Starlink backtracks, complies with order blocking X in Brazil

FILE PHOTO

Elon Musk's satellite broadband firm, Starlink, said that it is complying with Brazil's top court order to block access to social media platform X in the country, a day after informing the country's regulator it would not obey the order.

Starlink had emerged as a fresh battleground between Musk and Brazil, as top court judge Alexandre de Moraes ordered the freeze of the company's accounts for possible use to pay fines owed by X, which is also owned by Musk.

"Regardless of the illegal treatment of Starlink in freezing of our assets, we are complying with the order to block access to X in Brazil," Starlink, which has more than 200,000 customers in the Latin American nation, said in a post on X.

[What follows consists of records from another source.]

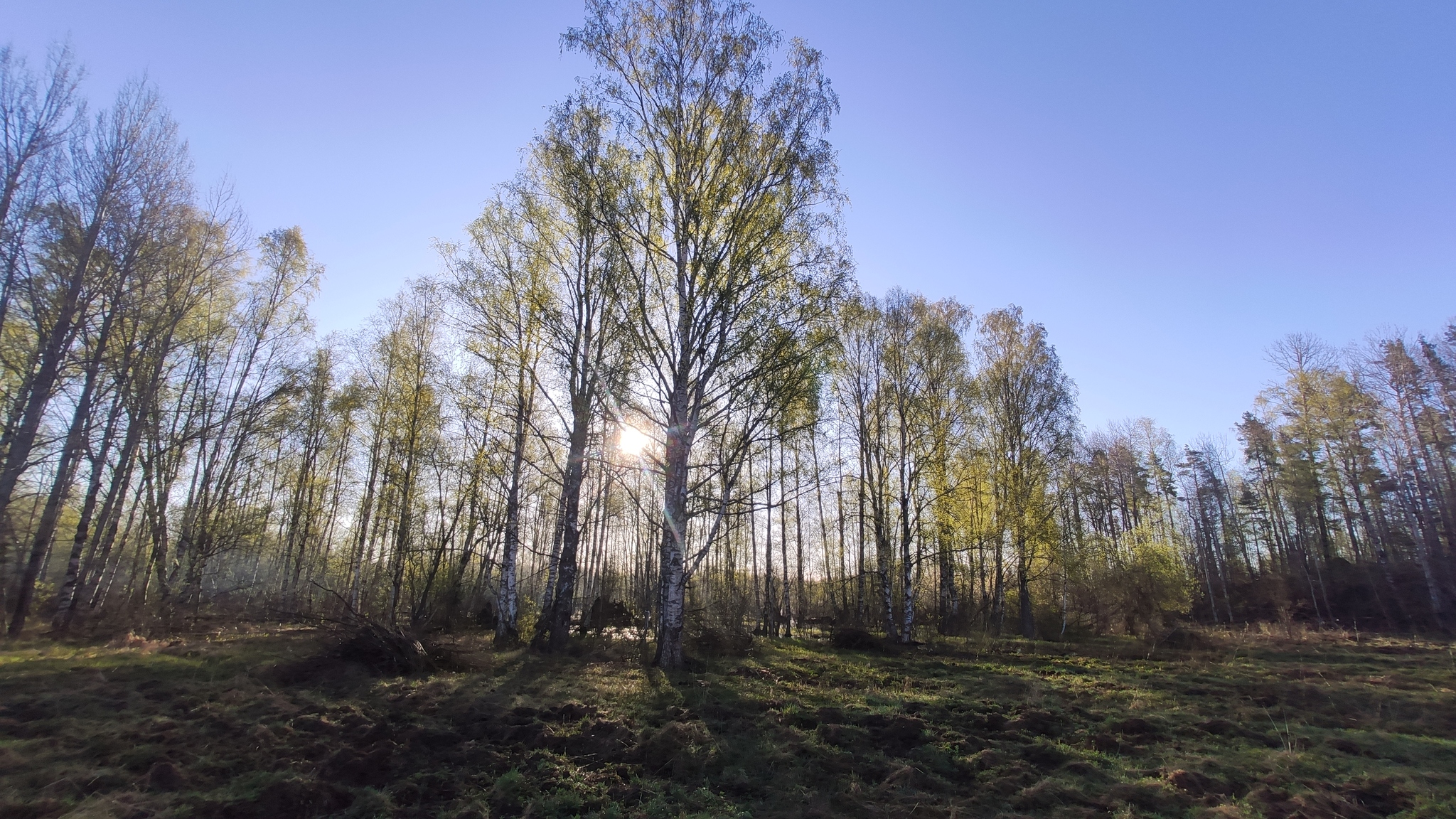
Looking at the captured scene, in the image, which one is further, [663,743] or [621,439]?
[621,439]

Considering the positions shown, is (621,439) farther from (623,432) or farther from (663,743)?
(663,743)

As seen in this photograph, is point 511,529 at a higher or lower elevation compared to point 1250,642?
higher

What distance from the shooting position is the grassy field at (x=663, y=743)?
195 inches

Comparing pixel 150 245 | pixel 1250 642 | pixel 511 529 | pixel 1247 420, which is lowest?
pixel 1250 642

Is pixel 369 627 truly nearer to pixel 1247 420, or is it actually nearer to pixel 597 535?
pixel 597 535

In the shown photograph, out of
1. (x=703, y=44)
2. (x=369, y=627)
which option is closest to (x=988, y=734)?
(x=369, y=627)

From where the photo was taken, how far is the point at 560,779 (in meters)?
5.43

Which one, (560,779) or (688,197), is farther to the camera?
(688,197)

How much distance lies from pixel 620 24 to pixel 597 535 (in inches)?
1095

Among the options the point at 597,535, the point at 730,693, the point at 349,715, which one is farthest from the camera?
the point at 597,535

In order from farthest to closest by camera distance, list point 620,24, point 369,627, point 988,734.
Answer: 1. point 620,24
2. point 369,627
3. point 988,734

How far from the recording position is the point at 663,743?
20.6ft

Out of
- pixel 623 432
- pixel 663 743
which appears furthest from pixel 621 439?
pixel 663 743

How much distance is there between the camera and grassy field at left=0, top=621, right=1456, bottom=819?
4945 millimetres
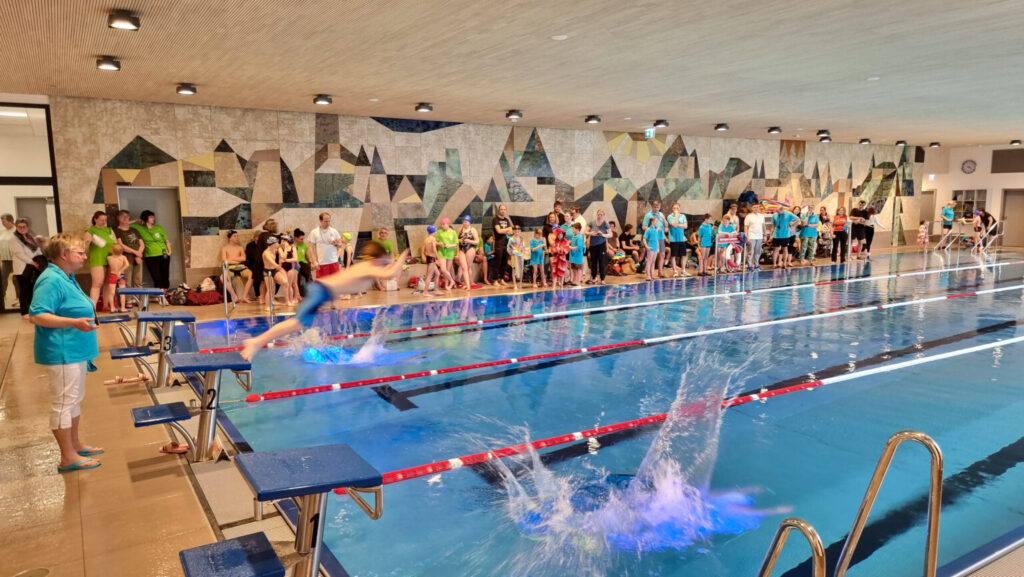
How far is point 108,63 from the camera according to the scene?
737 cm

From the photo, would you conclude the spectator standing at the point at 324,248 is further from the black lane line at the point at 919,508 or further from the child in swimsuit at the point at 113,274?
the black lane line at the point at 919,508

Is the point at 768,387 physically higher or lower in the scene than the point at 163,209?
lower

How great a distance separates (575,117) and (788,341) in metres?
7.14

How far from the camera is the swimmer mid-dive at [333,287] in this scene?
3291mm

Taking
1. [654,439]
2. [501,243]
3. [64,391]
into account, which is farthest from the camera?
[501,243]

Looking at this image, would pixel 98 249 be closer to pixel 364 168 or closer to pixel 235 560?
pixel 364 168

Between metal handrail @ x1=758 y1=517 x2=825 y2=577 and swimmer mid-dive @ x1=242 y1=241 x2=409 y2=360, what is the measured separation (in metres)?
2.20

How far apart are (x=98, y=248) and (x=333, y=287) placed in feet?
27.2

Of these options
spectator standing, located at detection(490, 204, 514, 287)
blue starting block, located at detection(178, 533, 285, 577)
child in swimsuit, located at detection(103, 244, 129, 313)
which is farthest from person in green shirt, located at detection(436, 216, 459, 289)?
blue starting block, located at detection(178, 533, 285, 577)

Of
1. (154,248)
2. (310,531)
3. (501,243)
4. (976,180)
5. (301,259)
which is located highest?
(976,180)

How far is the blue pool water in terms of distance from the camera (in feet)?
10.2

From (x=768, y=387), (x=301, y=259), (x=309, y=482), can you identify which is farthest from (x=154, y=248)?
(x=309, y=482)

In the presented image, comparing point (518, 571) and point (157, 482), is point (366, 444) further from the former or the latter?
point (518, 571)

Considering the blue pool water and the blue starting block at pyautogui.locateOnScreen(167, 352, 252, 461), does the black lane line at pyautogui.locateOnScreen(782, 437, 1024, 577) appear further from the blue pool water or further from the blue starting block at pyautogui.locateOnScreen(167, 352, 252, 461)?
the blue starting block at pyautogui.locateOnScreen(167, 352, 252, 461)
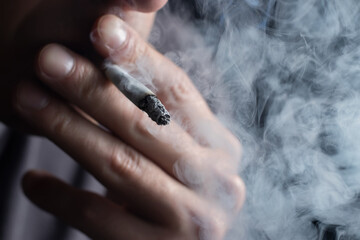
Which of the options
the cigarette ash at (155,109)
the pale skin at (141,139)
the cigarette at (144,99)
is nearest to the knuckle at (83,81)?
the pale skin at (141,139)

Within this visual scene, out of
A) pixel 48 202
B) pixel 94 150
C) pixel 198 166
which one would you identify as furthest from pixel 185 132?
pixel 48 202

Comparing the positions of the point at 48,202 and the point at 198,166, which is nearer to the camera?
the point at 198,166

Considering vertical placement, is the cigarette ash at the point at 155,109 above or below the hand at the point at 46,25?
below

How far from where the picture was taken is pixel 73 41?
62cm

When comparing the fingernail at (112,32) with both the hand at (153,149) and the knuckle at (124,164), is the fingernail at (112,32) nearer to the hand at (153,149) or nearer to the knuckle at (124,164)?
the hand at (153,149)

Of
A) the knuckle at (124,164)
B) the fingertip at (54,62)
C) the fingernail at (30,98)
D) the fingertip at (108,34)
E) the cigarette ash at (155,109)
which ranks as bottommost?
the cigarette ash at (155,109)

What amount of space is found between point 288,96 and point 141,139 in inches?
10.6

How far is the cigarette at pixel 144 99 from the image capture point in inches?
16.8

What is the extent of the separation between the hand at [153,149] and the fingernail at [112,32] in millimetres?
29

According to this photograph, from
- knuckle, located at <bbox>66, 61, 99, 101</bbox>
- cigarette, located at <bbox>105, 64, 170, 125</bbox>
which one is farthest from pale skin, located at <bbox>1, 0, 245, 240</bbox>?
cigarette, located at <bbox>105, 64, 170, 125</bbox>

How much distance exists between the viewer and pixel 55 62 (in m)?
0.60

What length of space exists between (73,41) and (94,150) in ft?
0.65

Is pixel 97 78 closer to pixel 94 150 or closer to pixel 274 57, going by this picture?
pixel 94 150

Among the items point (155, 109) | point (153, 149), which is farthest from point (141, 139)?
point (155, 109)
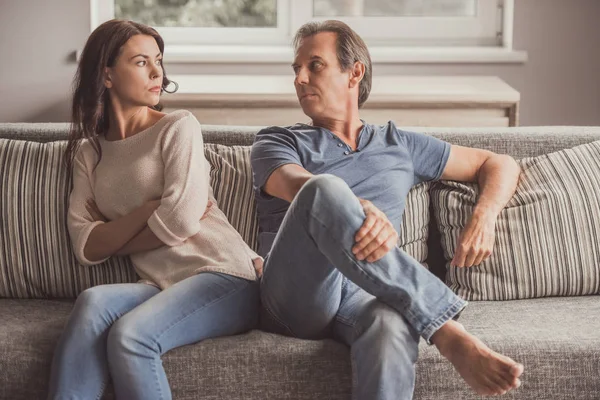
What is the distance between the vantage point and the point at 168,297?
1.92 m

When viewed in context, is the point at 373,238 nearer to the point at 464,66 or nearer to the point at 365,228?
the point at 365,228

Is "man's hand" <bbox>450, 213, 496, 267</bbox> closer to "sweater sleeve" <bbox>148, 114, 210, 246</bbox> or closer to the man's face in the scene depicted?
the man's face

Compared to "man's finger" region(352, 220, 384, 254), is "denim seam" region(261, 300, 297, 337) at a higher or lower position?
lower

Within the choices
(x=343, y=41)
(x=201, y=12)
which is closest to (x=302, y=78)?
(x=343, y=41)

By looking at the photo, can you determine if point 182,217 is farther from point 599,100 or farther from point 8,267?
point 599,100

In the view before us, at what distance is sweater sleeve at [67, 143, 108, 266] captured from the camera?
2148mm

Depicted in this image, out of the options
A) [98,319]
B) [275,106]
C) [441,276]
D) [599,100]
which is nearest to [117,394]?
[98,319]

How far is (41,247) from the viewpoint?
7.42 ft

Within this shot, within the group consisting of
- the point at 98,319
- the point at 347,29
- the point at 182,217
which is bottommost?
the point at 98,319

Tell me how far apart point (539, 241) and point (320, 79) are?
0.65 m

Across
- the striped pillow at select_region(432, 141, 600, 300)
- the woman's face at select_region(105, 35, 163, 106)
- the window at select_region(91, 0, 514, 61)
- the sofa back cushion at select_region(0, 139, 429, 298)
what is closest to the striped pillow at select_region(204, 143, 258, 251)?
the sofa back cushion at select_region(0, 139, 429, 298)

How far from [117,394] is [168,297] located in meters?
0.22

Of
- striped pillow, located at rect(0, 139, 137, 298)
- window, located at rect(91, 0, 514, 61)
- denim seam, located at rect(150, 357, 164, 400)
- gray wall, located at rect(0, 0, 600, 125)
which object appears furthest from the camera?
window, located at rect(91, 0, 514, 61)

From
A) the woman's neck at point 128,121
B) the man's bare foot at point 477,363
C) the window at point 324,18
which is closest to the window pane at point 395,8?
the window at point 324,18
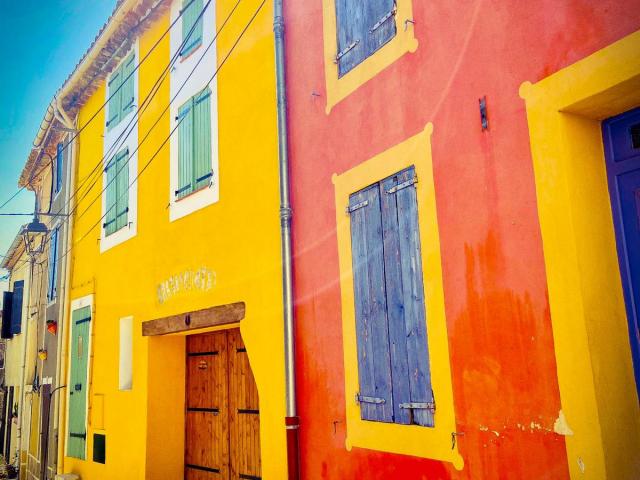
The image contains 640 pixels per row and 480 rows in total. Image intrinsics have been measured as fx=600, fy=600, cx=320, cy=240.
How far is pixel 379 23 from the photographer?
4977 millimetres

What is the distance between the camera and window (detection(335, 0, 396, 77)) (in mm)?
4906

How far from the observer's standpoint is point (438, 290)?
13.6 ft

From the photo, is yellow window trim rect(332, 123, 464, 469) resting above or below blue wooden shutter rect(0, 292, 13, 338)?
below

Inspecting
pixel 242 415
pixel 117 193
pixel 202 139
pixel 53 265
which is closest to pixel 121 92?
pixel 117 193

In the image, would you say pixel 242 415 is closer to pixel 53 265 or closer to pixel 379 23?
pixel 379 23

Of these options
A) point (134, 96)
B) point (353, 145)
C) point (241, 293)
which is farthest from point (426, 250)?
point (134, 96)

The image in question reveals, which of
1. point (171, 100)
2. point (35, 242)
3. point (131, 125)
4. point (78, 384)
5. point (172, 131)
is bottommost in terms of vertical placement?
point (78, 384)

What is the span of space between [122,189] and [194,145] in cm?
244

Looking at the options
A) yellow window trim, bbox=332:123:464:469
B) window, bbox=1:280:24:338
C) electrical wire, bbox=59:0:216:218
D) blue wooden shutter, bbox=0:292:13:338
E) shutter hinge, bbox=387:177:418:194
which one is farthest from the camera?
window, bbox=1:280:24:338

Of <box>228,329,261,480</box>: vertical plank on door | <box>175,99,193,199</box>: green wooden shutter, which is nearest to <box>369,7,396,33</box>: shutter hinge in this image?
<box>175,99,193,199</box>: green wooden shutter

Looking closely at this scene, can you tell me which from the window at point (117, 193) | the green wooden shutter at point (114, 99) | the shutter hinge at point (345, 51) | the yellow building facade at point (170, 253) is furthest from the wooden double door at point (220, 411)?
the green wooden shutter at point (114, 99)

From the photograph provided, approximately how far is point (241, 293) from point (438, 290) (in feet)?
9.07

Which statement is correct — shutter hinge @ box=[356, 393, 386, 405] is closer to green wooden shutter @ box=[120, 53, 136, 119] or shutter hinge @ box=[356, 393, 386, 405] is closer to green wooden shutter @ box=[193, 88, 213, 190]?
green wooden shutter @ box=[193, 88, 213, 190]

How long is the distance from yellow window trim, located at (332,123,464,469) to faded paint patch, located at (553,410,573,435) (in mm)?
786
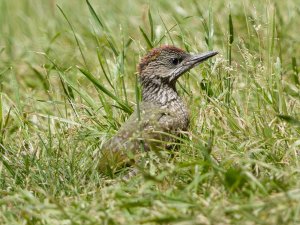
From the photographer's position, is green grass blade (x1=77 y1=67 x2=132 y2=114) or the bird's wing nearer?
the bird's wing

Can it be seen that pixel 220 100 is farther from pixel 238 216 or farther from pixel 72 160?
pixel 238 216

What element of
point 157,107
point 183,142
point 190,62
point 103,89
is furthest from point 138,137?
point 190,62

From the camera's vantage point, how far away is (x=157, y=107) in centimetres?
595

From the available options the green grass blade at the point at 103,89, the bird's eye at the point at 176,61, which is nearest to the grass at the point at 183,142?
the green grass blade at the point at 103,89

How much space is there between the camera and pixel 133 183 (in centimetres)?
451

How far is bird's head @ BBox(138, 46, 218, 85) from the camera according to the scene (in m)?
6.09

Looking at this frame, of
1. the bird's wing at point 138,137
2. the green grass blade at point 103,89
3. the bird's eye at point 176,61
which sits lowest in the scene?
the bird's wing at point 138,137

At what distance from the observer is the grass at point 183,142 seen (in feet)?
13.5

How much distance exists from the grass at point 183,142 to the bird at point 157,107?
3.5 inches

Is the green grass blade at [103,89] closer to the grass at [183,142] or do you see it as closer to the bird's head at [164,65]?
the grass at [183,142]

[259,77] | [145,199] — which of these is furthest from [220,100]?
[145,199]

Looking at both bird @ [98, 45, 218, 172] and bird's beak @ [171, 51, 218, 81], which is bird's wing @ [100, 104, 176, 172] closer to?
bird @ [98, 45, 218, 172]

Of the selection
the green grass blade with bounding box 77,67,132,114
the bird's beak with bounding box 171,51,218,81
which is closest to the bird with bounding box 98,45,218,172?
the bird's beak with bounding box 171,51,218,81

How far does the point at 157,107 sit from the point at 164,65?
33 cm
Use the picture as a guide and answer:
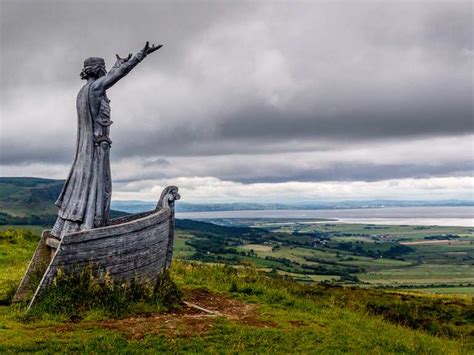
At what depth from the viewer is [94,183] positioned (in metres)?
13.3

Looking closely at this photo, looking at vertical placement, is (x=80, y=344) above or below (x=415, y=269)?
above

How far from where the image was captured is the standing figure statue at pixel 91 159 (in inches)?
516

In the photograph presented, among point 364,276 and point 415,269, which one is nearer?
point 364,276

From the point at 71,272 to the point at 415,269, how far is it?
329 ft

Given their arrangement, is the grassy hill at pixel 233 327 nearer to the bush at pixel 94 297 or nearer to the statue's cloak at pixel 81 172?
the bush at pixel 94 297

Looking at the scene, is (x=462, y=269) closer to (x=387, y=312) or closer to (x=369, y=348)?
(x=387, y=312)

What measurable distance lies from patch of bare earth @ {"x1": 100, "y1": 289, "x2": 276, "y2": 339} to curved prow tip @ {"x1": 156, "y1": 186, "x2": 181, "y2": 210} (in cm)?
273

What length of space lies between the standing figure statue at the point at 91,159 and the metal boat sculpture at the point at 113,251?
24.7 inches

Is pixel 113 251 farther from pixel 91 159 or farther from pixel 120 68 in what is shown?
pixel 120 68

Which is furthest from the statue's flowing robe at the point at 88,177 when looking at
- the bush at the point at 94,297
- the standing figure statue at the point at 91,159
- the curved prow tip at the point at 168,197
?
the curved prow tip at the point at 168,197

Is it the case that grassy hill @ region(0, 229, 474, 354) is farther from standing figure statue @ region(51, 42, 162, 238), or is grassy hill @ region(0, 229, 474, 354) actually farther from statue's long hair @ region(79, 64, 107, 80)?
statue's long hair @ region(79, 64, 107, 80)

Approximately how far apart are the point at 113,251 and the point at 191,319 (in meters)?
2.57

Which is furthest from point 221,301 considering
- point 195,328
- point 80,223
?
point 80,223

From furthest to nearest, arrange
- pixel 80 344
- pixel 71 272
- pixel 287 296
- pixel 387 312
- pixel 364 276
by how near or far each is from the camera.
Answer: pixel 364 276
pixel 387 312
pixel 287 296
pixel 71 272
pixel 80 344
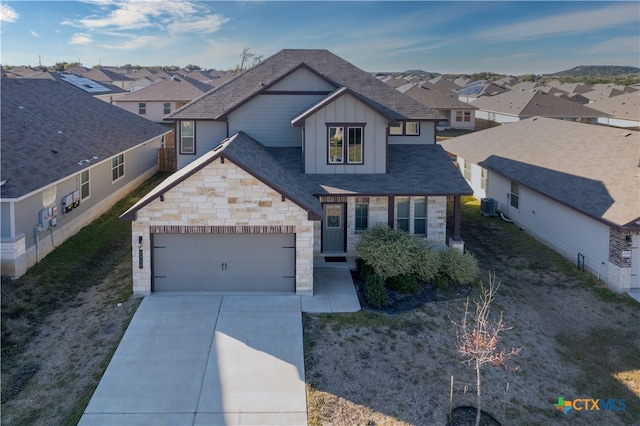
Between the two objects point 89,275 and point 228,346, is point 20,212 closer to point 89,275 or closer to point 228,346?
point 89,275

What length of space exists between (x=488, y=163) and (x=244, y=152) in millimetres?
15553

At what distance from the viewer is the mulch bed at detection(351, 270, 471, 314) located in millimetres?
14438

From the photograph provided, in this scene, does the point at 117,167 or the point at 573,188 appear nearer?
the point at 573,188

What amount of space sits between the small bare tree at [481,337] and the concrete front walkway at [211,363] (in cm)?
323

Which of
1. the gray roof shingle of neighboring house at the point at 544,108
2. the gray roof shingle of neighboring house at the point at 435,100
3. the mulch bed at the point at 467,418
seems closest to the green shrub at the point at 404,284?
the mulch bed at the point at 467,418

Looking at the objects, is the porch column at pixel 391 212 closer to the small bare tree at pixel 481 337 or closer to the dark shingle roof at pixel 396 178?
the dark shingle roof at pixel 396 178

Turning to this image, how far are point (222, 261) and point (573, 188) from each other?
14.0 m

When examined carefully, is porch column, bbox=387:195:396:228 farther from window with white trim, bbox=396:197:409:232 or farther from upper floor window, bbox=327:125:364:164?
upper floor window, bbox=327:125:364:164

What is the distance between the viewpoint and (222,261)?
1486 centimetres

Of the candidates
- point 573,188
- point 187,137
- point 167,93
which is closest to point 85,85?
point 167,93

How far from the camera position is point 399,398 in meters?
10.4

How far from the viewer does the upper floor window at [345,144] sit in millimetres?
18141

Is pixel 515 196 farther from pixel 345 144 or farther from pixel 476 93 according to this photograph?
pixel 476 93

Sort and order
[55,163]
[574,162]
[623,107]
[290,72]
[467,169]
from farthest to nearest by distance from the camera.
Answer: [623,107], [467,169], [574,162], [290,72], [55,163]
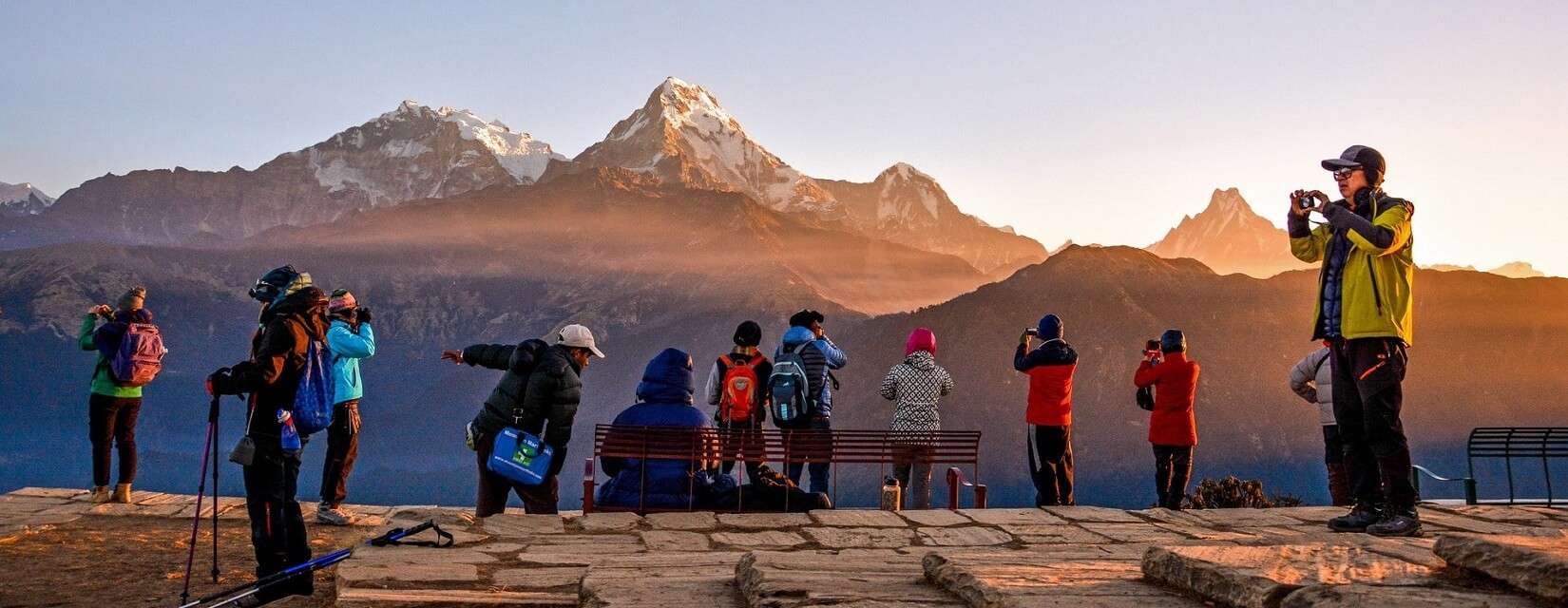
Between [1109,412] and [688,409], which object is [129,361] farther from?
[1109,412]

On Monday, Brazil's telecom regulator Anatel said it had been informed by Starlink that the Musk-backed company would not obey Moraes' order for all internet providers to block domestic access to X.

An Anatel representative told Reuters, however, that Starlink had backtracked and informed the regulator on Tuesday it would conclude the blocking within hours.

Anatel verified Starlink has already started to cut access to X in Brazil.

X has been blocked in Brazil since last week after Moraes ordered all telecom providers in the country to shut down the social media platform for lacking a legal representative in the country, a decision later upheld by a panel of Supreme Court justices.

In its post, Starlink said it had initiated legal proceedings in the Brazilian Supreme Court explaining the "gross illegality" of Moraes' order, that froze Starlink's finances and prevents it from conducting financial transactions in Brazil.

It added that it continues to pursue all legal avenues, as are others who agree that the judge's "recent orders violate the Brazilian constitution."

Starlink lost the deadline to present a new appeal against the decision to freeze its accounts, a court document showed on Tuesday, and it was not immediately clear what legal instrument the firm would use to request the overturn of the freezing.

The dispute over X has its roots in a Moraes order from earlier this year that required the platform to block accounts implicated in probes of alleged spreading of distorted news and hate messages.

Musk denounced the order as censorship. He responded by closing the company's offices in Brazil in mid-August, but the platform continued to be available in the country until Moraes shut it down.

Some Brazilians can still access the service by VPN and other ways.